Set exercise:
Could you write out, word for word, every line of the items from the one containing "Which of the choices" through the end of the items, both included, leaving the pictures out?

Given records:
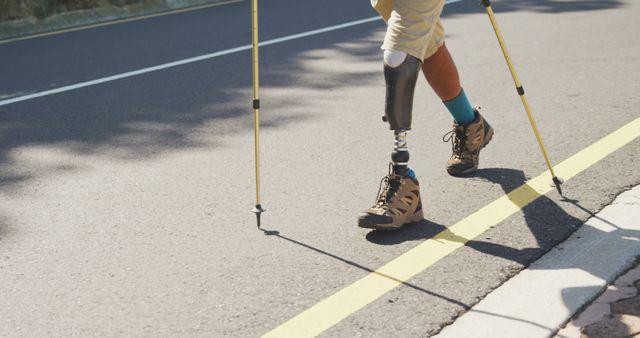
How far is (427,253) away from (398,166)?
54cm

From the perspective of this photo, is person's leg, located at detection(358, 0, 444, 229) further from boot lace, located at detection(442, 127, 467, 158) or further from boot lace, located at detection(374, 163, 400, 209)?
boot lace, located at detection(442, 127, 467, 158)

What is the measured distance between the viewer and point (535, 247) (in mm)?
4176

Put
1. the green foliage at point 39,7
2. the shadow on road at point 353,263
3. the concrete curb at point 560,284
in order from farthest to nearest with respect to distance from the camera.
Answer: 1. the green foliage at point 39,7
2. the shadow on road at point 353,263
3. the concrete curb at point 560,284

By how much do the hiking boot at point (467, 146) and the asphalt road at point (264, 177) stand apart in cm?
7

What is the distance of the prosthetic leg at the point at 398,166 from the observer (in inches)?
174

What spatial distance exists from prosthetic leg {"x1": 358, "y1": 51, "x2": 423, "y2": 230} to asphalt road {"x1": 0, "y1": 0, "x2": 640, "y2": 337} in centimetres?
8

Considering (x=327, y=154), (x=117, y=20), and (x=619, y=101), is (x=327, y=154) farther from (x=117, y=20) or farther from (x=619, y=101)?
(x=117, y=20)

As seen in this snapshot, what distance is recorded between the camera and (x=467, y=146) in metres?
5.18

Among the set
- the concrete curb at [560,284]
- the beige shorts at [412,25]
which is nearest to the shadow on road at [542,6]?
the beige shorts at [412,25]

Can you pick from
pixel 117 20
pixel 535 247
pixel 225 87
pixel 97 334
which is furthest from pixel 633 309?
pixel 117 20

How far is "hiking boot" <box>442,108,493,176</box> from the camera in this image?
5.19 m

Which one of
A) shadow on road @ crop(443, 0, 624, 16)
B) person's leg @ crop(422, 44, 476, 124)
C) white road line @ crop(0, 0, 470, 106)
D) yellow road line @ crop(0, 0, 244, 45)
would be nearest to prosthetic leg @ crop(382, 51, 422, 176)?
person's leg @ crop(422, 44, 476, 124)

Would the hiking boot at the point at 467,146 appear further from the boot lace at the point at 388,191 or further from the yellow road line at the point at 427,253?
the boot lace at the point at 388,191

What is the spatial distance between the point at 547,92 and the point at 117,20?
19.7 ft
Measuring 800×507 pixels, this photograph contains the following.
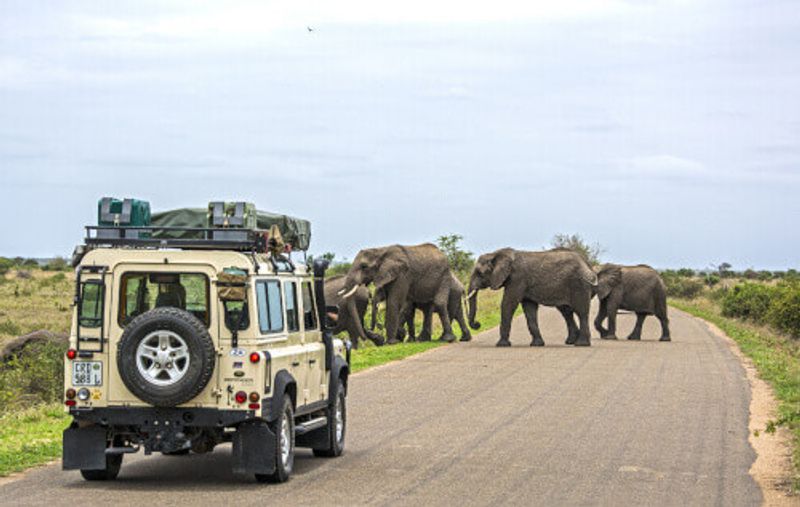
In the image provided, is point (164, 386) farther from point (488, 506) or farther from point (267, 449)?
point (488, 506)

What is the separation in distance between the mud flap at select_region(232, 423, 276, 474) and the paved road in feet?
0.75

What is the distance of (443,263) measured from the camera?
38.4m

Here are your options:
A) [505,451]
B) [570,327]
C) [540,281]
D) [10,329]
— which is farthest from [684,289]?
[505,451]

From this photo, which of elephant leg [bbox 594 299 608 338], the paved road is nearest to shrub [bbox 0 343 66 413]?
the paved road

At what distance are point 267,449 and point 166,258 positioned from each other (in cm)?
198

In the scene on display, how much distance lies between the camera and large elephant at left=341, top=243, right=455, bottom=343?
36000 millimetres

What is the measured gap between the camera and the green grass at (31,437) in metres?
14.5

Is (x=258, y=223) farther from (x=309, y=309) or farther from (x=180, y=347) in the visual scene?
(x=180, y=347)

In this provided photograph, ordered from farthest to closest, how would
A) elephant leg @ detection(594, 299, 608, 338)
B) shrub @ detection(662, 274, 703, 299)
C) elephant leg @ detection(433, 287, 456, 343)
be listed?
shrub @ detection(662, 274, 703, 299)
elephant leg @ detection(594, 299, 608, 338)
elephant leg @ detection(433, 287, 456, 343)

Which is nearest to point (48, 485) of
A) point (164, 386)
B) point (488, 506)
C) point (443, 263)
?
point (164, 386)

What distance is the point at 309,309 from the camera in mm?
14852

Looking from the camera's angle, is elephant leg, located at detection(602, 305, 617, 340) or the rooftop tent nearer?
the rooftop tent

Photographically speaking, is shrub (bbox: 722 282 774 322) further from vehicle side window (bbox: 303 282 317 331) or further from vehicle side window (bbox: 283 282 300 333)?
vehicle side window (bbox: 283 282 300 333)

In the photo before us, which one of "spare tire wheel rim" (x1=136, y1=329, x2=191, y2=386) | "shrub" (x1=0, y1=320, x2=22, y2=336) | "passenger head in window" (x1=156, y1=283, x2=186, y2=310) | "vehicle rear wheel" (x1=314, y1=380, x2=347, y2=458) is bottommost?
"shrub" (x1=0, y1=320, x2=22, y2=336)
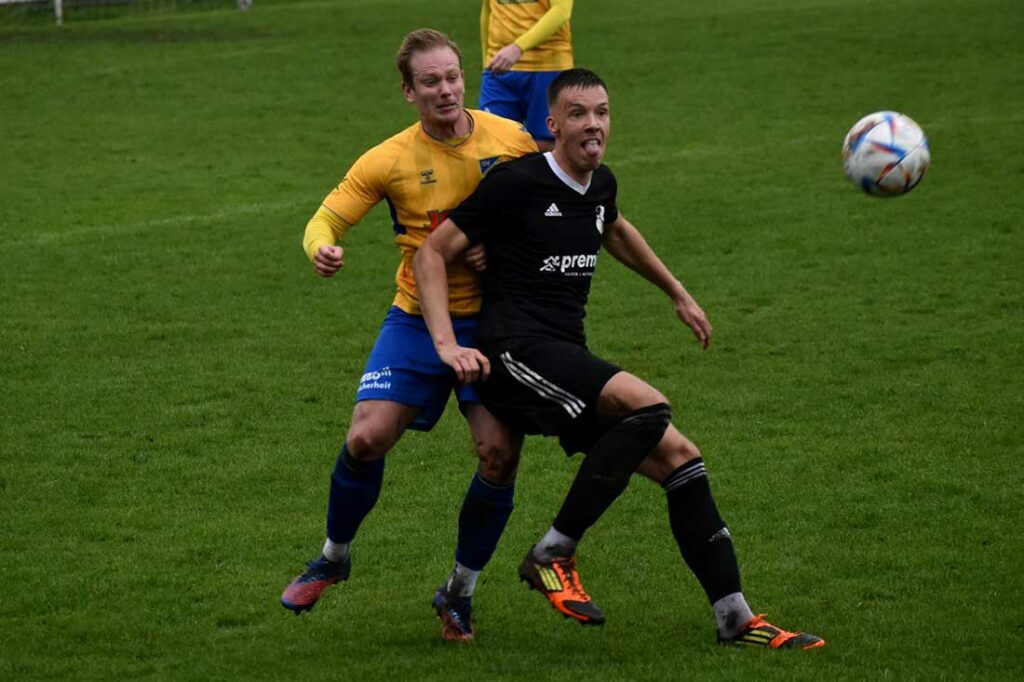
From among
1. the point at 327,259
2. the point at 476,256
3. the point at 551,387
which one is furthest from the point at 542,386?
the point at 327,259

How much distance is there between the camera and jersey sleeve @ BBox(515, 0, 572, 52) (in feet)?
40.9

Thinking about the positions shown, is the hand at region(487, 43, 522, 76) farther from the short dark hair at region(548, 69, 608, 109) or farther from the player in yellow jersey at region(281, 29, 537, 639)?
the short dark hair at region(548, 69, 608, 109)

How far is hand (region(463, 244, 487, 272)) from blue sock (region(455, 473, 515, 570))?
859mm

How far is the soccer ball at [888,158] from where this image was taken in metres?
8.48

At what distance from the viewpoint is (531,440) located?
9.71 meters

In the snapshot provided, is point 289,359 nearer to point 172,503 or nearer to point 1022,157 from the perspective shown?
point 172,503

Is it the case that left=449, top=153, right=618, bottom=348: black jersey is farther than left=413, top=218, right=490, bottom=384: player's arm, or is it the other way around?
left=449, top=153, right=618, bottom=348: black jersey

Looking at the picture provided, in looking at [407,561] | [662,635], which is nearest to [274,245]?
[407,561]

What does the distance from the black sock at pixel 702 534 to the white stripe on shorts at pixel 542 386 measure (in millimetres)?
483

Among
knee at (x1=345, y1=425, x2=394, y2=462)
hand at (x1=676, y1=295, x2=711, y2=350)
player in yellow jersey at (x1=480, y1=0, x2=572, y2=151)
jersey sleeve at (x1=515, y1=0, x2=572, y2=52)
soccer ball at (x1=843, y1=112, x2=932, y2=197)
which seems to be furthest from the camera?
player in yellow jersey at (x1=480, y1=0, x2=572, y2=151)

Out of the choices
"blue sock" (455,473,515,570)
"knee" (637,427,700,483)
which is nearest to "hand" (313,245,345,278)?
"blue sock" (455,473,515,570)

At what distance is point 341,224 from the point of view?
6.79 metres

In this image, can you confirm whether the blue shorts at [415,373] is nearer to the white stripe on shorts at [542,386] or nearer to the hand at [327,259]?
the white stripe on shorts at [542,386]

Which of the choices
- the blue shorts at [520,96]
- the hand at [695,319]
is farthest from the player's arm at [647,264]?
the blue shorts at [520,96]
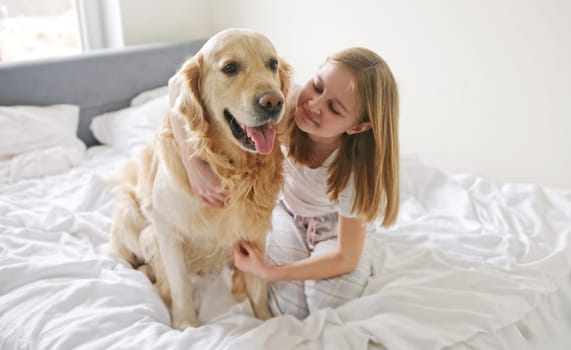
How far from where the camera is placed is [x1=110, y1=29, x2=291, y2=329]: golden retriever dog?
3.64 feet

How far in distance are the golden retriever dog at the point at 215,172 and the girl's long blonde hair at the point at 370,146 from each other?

Final result:
Which of the choices
- the blue shorts at [520,96]
- the hand at [695,319]
is farthest from the player's arm at [647,264]?
the blue shorts at [520,96]
How far from where the camera is placed is [x1=110, y1=29, x2=291, y2=329]: golden retriever dog?
3.64 feet

How far in distance are the golden retriever dog at the point at 215,172 and the girl's long blonde hair at the point at 370,146 from each other?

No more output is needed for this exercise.